原美術館というコンセプト

 JR品川駅から、ぶらぶらと歩いて約15分。かつて、 大財閥が多く住んでいた屋敷町である御殿山の、今なお大きな住宅が並ぶ路地の一角に、原美術館はある。20世紀初頭のヨーロッパの建築様式の洋館で、1937年に、旧日劇(現在の有楽町マリオン)や上野の東京国立博物館、旧服部時計店(現在の和光ビル)、横浜のホテルニューグランドといった、戦前の洋風建築を手がけた渡辺仁氏の設計によるもの。弧を描くような個性的なスタイルながら、個人の邸宅として建てられたものだからか、いかめしい感じはなく、「面白い作品があるから見に来ない?」と言われて出向いた先、という雰囲気だ。

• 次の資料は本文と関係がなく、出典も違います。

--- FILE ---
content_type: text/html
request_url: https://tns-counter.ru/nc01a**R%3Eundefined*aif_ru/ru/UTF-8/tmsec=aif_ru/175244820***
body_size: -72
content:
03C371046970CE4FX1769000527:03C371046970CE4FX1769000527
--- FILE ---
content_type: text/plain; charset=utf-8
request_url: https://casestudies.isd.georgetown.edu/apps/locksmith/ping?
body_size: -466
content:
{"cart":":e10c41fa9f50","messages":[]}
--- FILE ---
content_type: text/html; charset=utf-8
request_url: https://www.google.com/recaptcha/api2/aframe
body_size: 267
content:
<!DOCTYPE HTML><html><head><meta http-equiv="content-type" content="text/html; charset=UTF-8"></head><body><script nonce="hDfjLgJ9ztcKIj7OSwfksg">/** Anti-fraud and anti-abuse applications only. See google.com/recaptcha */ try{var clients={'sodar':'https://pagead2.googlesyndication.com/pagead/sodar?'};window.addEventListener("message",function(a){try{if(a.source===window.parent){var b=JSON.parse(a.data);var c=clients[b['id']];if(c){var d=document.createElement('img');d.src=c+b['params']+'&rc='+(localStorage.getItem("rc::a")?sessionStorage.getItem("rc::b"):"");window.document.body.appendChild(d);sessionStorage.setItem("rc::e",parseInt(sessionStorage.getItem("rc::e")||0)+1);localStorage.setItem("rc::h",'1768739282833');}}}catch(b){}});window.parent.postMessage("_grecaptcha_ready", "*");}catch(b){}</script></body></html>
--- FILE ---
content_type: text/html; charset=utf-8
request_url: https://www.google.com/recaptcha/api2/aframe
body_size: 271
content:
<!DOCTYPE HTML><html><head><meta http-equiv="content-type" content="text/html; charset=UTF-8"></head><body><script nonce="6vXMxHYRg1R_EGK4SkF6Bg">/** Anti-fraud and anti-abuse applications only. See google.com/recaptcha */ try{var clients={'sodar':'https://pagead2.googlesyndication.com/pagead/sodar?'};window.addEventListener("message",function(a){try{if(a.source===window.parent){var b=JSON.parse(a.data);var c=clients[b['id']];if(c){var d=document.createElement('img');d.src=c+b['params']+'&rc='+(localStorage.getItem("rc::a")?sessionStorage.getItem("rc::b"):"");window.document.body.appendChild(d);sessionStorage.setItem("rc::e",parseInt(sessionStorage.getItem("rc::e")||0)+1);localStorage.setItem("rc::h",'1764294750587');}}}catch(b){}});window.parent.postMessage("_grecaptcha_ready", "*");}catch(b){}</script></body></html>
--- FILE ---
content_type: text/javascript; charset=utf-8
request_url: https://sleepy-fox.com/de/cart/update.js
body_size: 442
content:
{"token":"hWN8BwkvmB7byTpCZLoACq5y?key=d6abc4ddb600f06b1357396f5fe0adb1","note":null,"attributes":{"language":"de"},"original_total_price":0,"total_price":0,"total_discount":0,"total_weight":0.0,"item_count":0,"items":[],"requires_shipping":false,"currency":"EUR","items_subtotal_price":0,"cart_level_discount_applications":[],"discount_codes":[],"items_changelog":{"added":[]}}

 原美術館広報の松浦氏と、主任学芸員の安田氏にお話を伺った。
「ここは、館長である原俊夫の祖父邦造さんが私邸として建てた家で、戦後は進駐軍に接収されたり、政府の外務省公邸として使われたりしていたもので、建物自体の歴史もユニークです。原家に返還された後、約20年前原に館長が、美術館にしたわけなんです。美術館に する前に、設備を整えていく上での様々な工事をしています。美術館にとって、ライティングや、温湿度のコント ロールは、とても重要なので、そういったものに関しては手を入れているんです。79年にオープンした後も、88年に一回増築工事をしていまして。その時に、磯崎新さんの設計で、新館やカフェを作りました。とはいえ、なるべく家としての雰囲気を生かした形で美術館にしたいという意志があったので、窓もなるべく残して、開放的な雰囲気のある美術館に改装しています。」
 広報の松浦氏が語るように、原美術館は、通路やフリースペースだけでなく、美術館としては珍しく展示室にも窓が多い(それでも潰した窓もあるそうだが)。また、ガラス張りの明るい雰囲気のカフェや、生活の中で 身近にアートと親しんで欲しいというコンセプトのミュージアムショップなど、美術館と言ったときにイメージするような、しかつめらしさの無い、くつろげる空間になっている。「原が、美術館を立ち上げるにあたって、いくつかの 海外の美術館を視察したりしたのですがその中に、デンマークのルイジアナ美術館という美術館があって、やはり古い邸宅を改装して、その中で作品を見せて いるという、雰囲気のある美術館らしいんです。そこにもやはり、カフェやショップのようなスペースがあって、そういったところから、結構インスピレーションを受けているんですね。アートを楽しむだけでなく、日常生活を離れてちょっとくつろげるような、心を豊かにするような美術館にしたいという意思があって、それも、この美術館の特徴になっているのだと思います。」